Chapter 1 Introduction

This documentation describes the “news intensity” dashboard and API. These are tools for gauging the amount of relevant media coverage for any asset. That is to say, our news intensities (NI) measure the volume of news stories that are realistically pertinent to an asset, regardless of whether they mention that asset by name. For example, rare earths are used in making smartphones, therefore a story about rare-earth mining is potentially of relevance to a company manufacturing smartphones, whether or not the company is mentioned in the story. Likewise, Peru is a leader in zinc mining, therefore a story about political turmoil in Peru may have an impact on the prices of zinc futures, whether or not the connection is made in the story itself.

The notion that asset prices are impacted by the nature and extent of media coverage (even when it does not contain new information) has found strong support in the finance literature (e.g. Huberman and Regev (2001), Engelberg and Parsons (2011), Tetlock (2011)). By capturing the amount of related media coverage for any asset, NI are expected to have incremental explanatory power for asset price movements.

The calculation of NI relies on’s multi-lingual semantic fingerprinting technology, which ingests text and outputs its “semantic fingerprint” in the form of a sparse 128x128 matrix of 0s and 1s. Each position in the matrix represents a topic, so that the fingerprint of a text indicates which of the possible 16,384 topics the text is related to. Every day and for every supported language, we obtain the aggregate semantic fingerprint of online news stories from thousands of sources.
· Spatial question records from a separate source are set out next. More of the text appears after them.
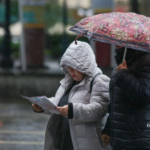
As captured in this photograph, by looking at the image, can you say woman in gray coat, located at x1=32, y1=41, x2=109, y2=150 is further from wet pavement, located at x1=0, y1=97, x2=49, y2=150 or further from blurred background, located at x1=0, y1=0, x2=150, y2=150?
blurred background, located at x1=0, y1=0, x2=150, y2=150

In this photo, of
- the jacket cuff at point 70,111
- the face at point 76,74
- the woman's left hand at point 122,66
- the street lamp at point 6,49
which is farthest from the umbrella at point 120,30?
the street lamp at point 6,49

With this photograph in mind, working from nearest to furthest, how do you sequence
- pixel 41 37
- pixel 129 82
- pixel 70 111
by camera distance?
pixel 129 82 < pixel 70 111 < pixel 41 37

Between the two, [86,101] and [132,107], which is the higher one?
[132,107]

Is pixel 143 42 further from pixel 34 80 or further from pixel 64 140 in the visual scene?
pixel 34 80

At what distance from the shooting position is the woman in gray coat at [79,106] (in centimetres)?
369

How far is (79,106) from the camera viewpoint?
12.1 ft

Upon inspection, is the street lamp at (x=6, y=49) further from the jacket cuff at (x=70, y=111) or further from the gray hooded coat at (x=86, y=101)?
the jacket cuff at (x=70, y=111)

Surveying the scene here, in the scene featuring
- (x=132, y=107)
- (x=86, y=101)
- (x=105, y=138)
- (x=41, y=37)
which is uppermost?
(x=132, y=107)

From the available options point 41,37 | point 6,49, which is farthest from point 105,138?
point 6,49

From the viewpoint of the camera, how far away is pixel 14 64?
1415 centimetres

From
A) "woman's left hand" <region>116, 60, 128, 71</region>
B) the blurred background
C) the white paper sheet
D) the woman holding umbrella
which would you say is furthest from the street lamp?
"woman's left hand" <region>116, 60, 128, 71</region>

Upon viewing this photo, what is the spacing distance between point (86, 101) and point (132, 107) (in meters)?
0.53

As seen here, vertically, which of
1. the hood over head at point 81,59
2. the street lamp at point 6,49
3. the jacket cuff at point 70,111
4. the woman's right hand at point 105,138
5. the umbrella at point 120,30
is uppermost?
the umbrella at point 120,30

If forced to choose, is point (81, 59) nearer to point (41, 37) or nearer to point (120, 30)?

The count of the relevant stories for each topic is then normalized so that the average normalized value across topics is equal to 1. We also obtain semantic fingerprints for traded assets based on their textual descriptions (Ibriyamova et al. (2017), Ibriyamova et al. (2018) show that such fingerprints have significant information content). The value of NI for any day/language/asset combination is the average of the normalized article counts across all topics related to the asset in question.


Huberman, Gur, and Tomer Regev. 2001. “Contagious Speculation and a Cure for Cancer: A Nonevent That Made Stock Prices Soar.” The Journal of Finance 56 (1). Wiley Online Library: 387–96.

Engelberg, Joseph E, and Christopher A Parsons. 2011. “The Causal Impact of Media in Financial Markets.” The Journal of Finance 66 (1). Wiley Online Library: 67–97.

Tetlock, Paul C. 2011. “All the News That’s Fit to Reprint: Do Investors React to Stale Information?” The Review of Financial Studies 24 (5). Oxford University Press: 1481–1512.

Ibriyamova, Feriha, Samuel Kogan, Galla Salganik-Shoshan, and David Stolin. 2017. “Using Semantic Fingerprinting in Finance.” Applied Economics 49 (28). Taylor & Francis: 2719–35.

Ibriyamova, Feriha, Samuel Kogan, Galla Salganik-Shoshan, and David Stolin. 2018. “Predicting Stock Return Correlations with Brief Company Descriptions.” Applied Economics. Taylor & Francis, 1–15.